Estimation of the model forecast error of wet snow mass was done at locations with available measurements from AWS and synoptic stations. The reference wet snow mass (kg·m⁻¹) was parameterized upon the same criterions and approaches as for return period calculations (see Section 2.1 and 2.2), using temperature, wind speed and total precipitation (rain + snow) from station observations with 1 h frequency. Since precipitation type was not observed at AWS stations, the fraction of rain/snow was derived from calculations of the ALADIN/SHMU and ALADIN/HS1A models. The algorithm selected a grid-point from an area of 9 × 9 grid-points near the position of stations, where the model height was closest to station one. Model parameters referred then to this grid-point. At the Budapest Zugliget station only temperature measurements were available, wind and precipitation was derived from model forecasts.

The input wet snow precipitation was corrected with respect to the effect of wind-induced undercatch with the Goodison [31] formula for mixed precipitation. Tests were provided by putting a limit for wind speed in this correction as the regression curve for catch ratio was constructed from data, where the wind speed was lower than 7.5 m·s⁻¹ (see Figure 4.5.2. of Goodison [31]). These tests were inspired by methodology in Huai et al. [59], where similar limits were applied for their correction coefficient calculations.

The model forecast error of wet snow mass was specified also with respect to parameters, which are necessary for its calculation −2 m temperature (T2m), 10 m wind (U10m), precipitation (P).

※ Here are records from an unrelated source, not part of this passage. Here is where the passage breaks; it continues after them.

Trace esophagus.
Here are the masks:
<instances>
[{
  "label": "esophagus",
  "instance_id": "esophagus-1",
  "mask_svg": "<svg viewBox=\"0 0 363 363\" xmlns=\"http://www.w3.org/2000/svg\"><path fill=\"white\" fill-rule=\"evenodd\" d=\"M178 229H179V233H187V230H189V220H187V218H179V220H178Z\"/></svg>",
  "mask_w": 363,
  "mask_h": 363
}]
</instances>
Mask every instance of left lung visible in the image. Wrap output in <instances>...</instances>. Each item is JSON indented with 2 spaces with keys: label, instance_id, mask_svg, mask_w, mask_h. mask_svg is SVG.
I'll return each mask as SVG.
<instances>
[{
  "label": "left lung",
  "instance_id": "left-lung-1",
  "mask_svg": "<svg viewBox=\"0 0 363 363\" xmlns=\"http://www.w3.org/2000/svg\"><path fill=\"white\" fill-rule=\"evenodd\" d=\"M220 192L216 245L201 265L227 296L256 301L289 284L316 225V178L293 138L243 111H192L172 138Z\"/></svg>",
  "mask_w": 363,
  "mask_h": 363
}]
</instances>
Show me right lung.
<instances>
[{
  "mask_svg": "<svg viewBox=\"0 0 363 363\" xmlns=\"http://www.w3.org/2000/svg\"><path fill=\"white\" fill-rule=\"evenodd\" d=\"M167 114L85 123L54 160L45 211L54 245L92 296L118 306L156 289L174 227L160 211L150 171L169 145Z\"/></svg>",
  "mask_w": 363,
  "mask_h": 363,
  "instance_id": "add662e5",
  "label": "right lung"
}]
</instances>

Uncertainty in determination of these parameters has a potential impact on both wet snow mass NWP forecasts and estimations from station observations. The magnitude of this impact was analyzed by perturbing the observed values of T2m, U10m, P in the wet snow mass calculation (i.e., replacing them by model forecasts) and comparing the resulting mass with reference snow mass estimations (only observed T2m, U10m, P used). Mean BIAS and Mean Absolute Error (MAE) were calculated to characterize the mean deviations of forecasts (or perturbed values) from the station observations (reference values) in the two evaluated cases:

$$BIAS=\frac{1}{N}{\displaystyle \sum }_{i=1}^N\left(F_i-O_i\right),$$

(22)

$$MAE=\frac{1}{N}{\displaystyle \sum }_{i=1}^N\left|F_i-O_i\right|,$$

(23)

where N was the number of stations, F the forecast (perturbed) value, O the observed (reference) value of the parameter in question.

3. Results

3.1. Return Period of Wet Snow Events

It is essential for professionals at the power supply companies to have the latest knowledge of the frequency and intensity of icing events, especially the return periods of external extra forces and extreme loads on the wires. In recent decades, several severe wet snow events were registered in the Carpathian Basin and the surrounding mountainous areas. In the last 15 years, the most significant wet snow cases with civil and media attention were in 2009, 2012, 2013, 2014, 2015, 2017, 2018 and 2021.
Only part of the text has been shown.